The amount of BMP inhibitor used in medium C may be 50-500ng/ml, preferably 100-400ng/ml, or more preferably 150-300ng/ml, within which the object of the present invention can be achieved, and particularly preferably 200ng/ml; TGF-beta inhibitors may be used in an amount of 1-50. Mu.M, preferably 5-30. Mu.M, or more preferably 5-10. Mu.M, within which the object of the present invention is achieved, particularly preferably 10. Mu.M; culturing in medium C for 1-3 days, preferably 1 day.

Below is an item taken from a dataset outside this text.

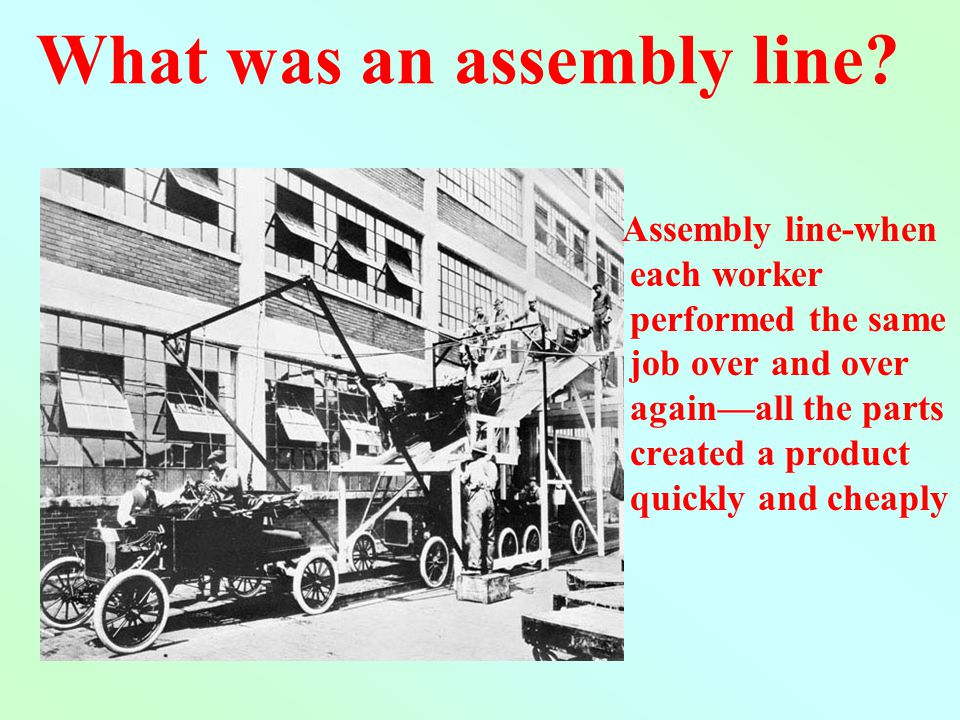 What was an assembly line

The Wnt inhibitor in the medium D may be IWP2, IWR-1, IWP-4, CCT251545, KY1220, but is not always limited thereto, and particularly preferably IWP2 may be used in an amount of 0.1 to 10. Mu.M, preferably 0.25 to 5. Mu.M, or more preferably 0.5 to 2. Mu.M, particularly preferably 1. Mu.M; TGF-beta inhibitors may be selected from the above, particularly preferably SB431542, in an amount of 1-50. Mu.M, preferably 5-30. Mu.M, or more preferably 5-10. Mu.M, particularly preferably 10. Mu.M; culturing in medium D for 1-3 days, preferably 1 day.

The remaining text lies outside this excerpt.